My trip was certainly an interesting one, however. I spent an afternoon with two men who work in the sex industry. While the two men were friends (often working together as a safety measure) their circumstances were very different. One man, we'll call him Tomas, was very confident with his role and, he explained to me through an interpreter, very much enjoyed having sex with his male clients. He even proudly showed me intimate pictures of himself dressed in revealing women's clothing (and one of him not dressed at all). The other sex worker - whom I shall refer to as Raz - did not feel happy with job he did for a living. As a man from the Roma community, Raz feels utter shame with what he does for money. That he still lives with his parents brings this shame to him everyday. So while Tomas experiences many of the difficulties that all sex workers face: occasional abuse from clients, persecution from arbitrary laws and practices towards those perceived as 'prostitutes' on the streets of Belgrade, Raz endures this and more. Tomas's parents know that he is gay, even if he hasn't explained to them how he pays the rent each month. Raz could never tell his family that he sells sex. When he was imprisoned for soliciting sex, he lie to his family about why he was there: 'It would be less shameful to tell my family I murdered someone than admit I am a prostitute.'

What my encounter with Tomas and Raz taught me was that I, despite considering myself open-minded - had been completely blind to the wider picture about sex workers. Not only are they not just women: they're not just exploited and they're not just victims. There are a whole complex set of reasons why a person sells sex ranging from those who are trafficked for sexual exploitation to those whose economic situation pushes them there through to those who have an active desire to sell sex for no other reason than that they want to. This is not a perversion and it does not necessarily mean they have been abused, or forced into doing this.

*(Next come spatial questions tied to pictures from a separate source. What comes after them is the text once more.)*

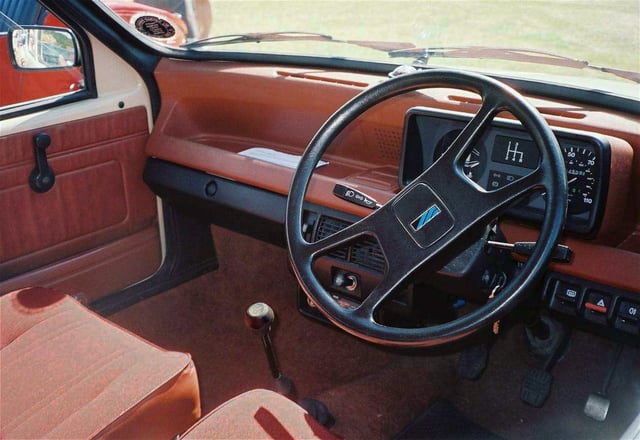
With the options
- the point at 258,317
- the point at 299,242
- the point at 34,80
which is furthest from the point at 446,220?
the point at 34,80

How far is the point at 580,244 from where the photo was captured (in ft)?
5.38

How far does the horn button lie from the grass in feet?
2.58

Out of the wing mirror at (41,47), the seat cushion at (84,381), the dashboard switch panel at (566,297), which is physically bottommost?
the seat cushion at (84,381)

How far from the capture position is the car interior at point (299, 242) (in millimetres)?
1396

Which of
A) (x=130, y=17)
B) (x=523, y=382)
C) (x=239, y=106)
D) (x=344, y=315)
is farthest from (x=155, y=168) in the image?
(x=523, y=382)

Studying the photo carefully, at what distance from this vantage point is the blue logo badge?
1.37m

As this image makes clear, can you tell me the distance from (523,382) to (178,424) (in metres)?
1.26

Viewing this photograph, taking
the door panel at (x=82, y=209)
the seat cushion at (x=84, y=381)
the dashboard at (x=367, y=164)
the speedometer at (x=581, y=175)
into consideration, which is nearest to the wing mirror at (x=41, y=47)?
the door panel at (x=82, y=209)

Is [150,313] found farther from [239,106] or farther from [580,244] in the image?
[580,244]

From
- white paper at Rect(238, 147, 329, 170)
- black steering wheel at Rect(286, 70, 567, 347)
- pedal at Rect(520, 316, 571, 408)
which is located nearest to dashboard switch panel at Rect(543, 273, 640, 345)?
black steering wheel at Rect(286, 70, 567, 347)

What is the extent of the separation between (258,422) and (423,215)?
54cm

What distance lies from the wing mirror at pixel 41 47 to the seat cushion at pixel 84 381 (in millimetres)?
843

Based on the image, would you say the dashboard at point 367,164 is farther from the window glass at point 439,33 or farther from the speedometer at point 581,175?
the window glass at point 439,33

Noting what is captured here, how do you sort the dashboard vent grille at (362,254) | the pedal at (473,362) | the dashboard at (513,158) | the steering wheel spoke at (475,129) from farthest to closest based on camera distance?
the pedal at (473,362), the dashboard vent grille at (362,254), the dashboard at (513,158), the steering wheel spoke at (475,129)
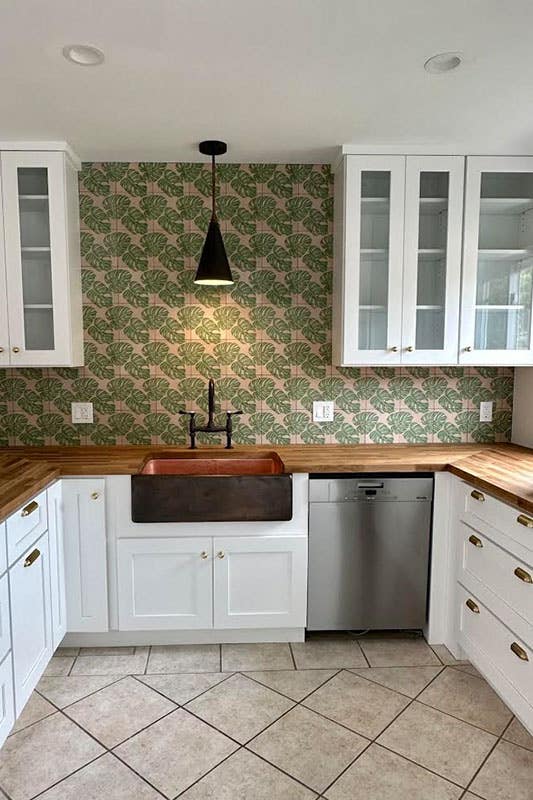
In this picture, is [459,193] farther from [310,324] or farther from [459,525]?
[459,525]

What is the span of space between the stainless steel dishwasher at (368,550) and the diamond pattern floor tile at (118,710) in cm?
78

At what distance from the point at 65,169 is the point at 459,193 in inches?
74.6

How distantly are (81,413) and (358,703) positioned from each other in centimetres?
192

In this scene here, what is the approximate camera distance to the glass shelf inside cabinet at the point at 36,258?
97.0 inches

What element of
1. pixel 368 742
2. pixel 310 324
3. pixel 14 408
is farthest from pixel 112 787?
pixel 310 324

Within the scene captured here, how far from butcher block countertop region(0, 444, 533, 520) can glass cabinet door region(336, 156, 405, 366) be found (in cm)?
49

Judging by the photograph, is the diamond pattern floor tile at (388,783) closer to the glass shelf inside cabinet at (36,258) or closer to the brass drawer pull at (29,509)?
the brass drawer pull at (29,509)

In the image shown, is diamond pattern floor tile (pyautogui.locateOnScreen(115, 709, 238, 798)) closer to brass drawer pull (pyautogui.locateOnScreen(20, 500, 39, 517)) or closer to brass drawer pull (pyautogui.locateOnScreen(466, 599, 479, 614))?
brass drawer pull (pyautogui.locateOnScreen(20, 500, 39, 517))

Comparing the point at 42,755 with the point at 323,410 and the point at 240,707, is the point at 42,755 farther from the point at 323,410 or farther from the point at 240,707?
the point at 323,410

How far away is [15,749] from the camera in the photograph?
181 cm

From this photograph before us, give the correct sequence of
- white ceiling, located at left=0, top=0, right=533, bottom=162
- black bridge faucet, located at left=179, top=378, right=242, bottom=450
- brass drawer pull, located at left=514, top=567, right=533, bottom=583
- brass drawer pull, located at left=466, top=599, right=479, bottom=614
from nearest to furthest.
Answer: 1. white ceiling, located at left=0, top=0, right=533, bottom=162
2. brass drawer pull, located at left=514, top=567, right=533, bottom=583
3. brass drawer pull, located at left=466, top=599, right=479, bottom=614
4. black bridge faucet, located at left=179, top=378, right=242, bottom=450

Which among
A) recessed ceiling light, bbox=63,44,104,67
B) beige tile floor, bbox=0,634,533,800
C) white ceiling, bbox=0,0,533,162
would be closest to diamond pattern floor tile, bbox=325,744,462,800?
beige tile floor, bbox=0,634,533,800

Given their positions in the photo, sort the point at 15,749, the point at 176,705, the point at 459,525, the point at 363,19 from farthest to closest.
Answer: the point at 459,525 < the point at 176,705 < the point at 15,749 < the point at 363,19

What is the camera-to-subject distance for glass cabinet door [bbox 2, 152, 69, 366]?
8.00ft
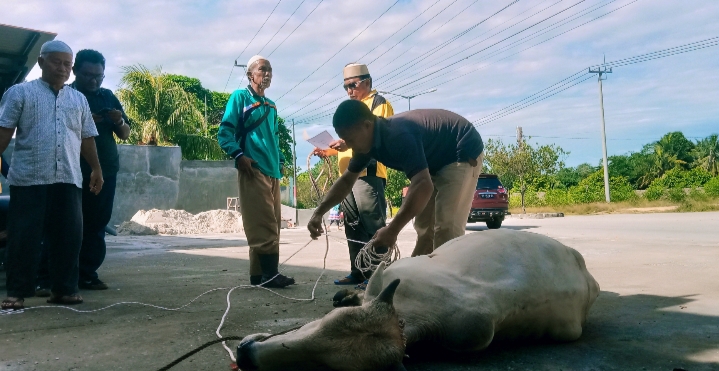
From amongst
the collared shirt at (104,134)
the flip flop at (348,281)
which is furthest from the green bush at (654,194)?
the collared shirt at (104,134)

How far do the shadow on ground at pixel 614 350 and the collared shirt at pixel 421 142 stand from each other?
44.3 inches

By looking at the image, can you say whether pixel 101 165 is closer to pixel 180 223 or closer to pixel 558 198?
pixel 180 223

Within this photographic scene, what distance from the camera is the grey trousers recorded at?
4.93 metres

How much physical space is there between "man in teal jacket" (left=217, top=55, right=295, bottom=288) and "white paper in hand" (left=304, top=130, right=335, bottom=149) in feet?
1.54

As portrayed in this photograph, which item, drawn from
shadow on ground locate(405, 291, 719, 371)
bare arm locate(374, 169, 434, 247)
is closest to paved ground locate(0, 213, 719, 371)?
shadow on ground locate(405, 291, 719, 371)

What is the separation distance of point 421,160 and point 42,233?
258cm

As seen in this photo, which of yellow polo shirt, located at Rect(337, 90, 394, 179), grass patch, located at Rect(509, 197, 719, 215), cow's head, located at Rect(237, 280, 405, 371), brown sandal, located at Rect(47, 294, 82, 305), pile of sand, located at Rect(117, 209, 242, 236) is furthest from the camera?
grass patch, located at Rect(509, 197, 719, 215)

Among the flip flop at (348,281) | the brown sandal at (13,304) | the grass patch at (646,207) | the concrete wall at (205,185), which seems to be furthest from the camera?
the concrete wall at (205,185)

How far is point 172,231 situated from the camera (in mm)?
19766

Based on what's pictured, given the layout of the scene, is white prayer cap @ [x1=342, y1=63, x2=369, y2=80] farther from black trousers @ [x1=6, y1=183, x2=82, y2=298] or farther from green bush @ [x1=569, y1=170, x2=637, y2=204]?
green bush @ [x1=569, y1=170, x2=637, y2=204]

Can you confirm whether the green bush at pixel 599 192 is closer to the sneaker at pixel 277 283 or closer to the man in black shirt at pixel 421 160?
the sneaker at pixel 277 283

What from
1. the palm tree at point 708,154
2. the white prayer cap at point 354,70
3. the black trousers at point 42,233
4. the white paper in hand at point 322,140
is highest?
the palm tree at point 708,154

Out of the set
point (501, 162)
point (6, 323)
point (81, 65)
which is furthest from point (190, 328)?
point (501, 162)

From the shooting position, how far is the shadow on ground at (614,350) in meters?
2.38
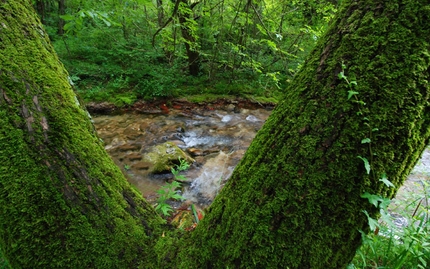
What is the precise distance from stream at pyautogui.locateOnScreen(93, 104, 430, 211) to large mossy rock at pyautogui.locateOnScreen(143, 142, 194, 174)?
0.40 ft

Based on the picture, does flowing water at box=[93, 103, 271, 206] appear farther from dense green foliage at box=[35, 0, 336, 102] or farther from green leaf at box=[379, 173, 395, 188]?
green leaf at box=[379, 173, 395, 188]

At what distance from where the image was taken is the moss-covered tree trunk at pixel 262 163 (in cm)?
88

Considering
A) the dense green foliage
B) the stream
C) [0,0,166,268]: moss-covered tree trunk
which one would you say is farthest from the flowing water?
[0,0,166,268]: moss-covered tree trunk

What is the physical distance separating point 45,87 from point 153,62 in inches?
294

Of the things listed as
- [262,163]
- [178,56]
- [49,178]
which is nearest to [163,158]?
[49,178]

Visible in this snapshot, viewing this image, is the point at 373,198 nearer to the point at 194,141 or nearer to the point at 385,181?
the point at 385,181

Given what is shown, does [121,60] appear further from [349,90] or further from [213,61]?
[349,90]

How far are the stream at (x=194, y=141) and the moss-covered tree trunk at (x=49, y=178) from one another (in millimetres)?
2472

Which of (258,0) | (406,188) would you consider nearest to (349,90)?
(406,188)

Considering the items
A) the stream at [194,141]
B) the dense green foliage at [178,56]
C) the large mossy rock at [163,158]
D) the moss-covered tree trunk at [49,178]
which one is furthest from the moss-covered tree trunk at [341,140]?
the dense green foliage at [178,56]

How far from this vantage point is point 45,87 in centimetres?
125

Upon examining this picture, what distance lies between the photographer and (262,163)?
1086 millimetres

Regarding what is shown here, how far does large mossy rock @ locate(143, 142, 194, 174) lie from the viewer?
4303 millimetres

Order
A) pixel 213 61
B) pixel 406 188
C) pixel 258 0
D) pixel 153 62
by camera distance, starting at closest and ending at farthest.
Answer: pixel 406 188 < pixel 258 0 < pixel 213 61 < pixel 153 62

My meeting with Raz was also my first encounter with the difficulties faced by the Roma community in Serbia. For while Serbia's overall unemployment rate is 40%, discrimation is such that the figure is probably double for Roma people who, as far as a I could see, live in what amounts to small-scale shanty towns dotted around the city.

Above all Belgrade was a miserable place to be. The abandoned construction works, bombed buildings, and extremist graffiti were the biggest factors in this. But the largest contributor to this feeling of malaise was in the people I met. Above all they were pessimistic about getting jobs, pessimistic about the ability of their government to make any changes for the better, pessimistic about the upcoming elections, pessimistic about any improvement in conditions for the vulnerable when (or if?) Serbia joins the EU and pessimistic about any imminent economic recovery. For Serbians, the future is most certainly not bright.